Iceland — KSÍ facility programme (mid-1990s planning, built from 2000). The KSÍ began discussions on overcoming its population and climate challenges in the mid-1990s. The first “football house” opened at Keflavík in 2000; eventually 15 such facilities were commissioned, all publicly owned. By January 2016, Iceland had approximately one UEFA-qualified coach per 500 inhabitants, compared to one per 10,000 in England. Iceland qualified for UEFA Euro 2016 — their first major tournament — and reached the quarter-finals. Source: Wikipedia — Football in Iceland; Goal.com — “The Secret Behind the Iceland Miracle.”
Belgium — Project 2000. Following group-stage elimination at UEFA Euro 2000 as co-hosts, the RBFA redesigned its youth development structure. Between 2004 and 2012, Belgium failed to qualify for any major tournament. The investment in domestic youth development produced De Bruyne, Hazard, Lukaku, and Courtois. Belgium topped the FIFA World Rankings for the first time in 2015 and held the top spot for more than three years between September 2018 and March 2022. Source: Sky Sports — Bob Browaeys interview, 2018; UEFA — Developing football in Belgium.

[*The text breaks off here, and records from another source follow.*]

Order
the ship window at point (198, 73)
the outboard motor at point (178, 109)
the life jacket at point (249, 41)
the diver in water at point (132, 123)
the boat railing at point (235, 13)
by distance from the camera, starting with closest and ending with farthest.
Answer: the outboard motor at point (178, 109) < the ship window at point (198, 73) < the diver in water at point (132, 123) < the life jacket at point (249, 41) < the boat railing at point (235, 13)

Wales — Dragon Park, Newport (opened 20 April 2013). Dragon Park is the Wales National Football Development Centre, opened by then-UEFA President Michel Platini. The £5m complex was a joint venture between UEFA, the FAW, Sport Wales, and Newport City Council. Wales qualified for UEFA Euro 2016 — their first major tournament since 1958 — and reached the semi-finals. Source: Wikipedia — Dragon Park; UEFA — Developing football in Wales.
10. Links to the Improvement Model and Types of Measures
Joiner’s levels of fixes tell you which level of the system your intervention is targeting. A Level 1 or Level 2 fix applied to a Level 3 problem will not produce a detectable change point in any metric — leading indicator or final outcome. Confirm which level your intervention operates at before designing metrics.
Types of measures — outcome, process, and balancing measures — map directly onto the causal chain. Outcome measures sit at the bottom. Process measures sit in the middle. Leading indicators are process measures chosen specifically because they are measurable early and causally connected to the outcome. Balancing measures — the things that must not get worse — should be designed alongside leading indicators and monitored in parallel.
The practical sequence:
- Apply Joiner’s levels to confirm the intervention is operating at the right level of the system.
- Map the causal chain using the six-step method on this page.
- Identify leading indicators — process measures that are early, causal, and non-vanity.
- Establish baselines and begin collecting data.
- Apply the StepChange Analyzer once sufficient observations exist — typically after 18–24 months.
- Use the result as the honest test: not “did the number move?” but “has the system structurally changed?”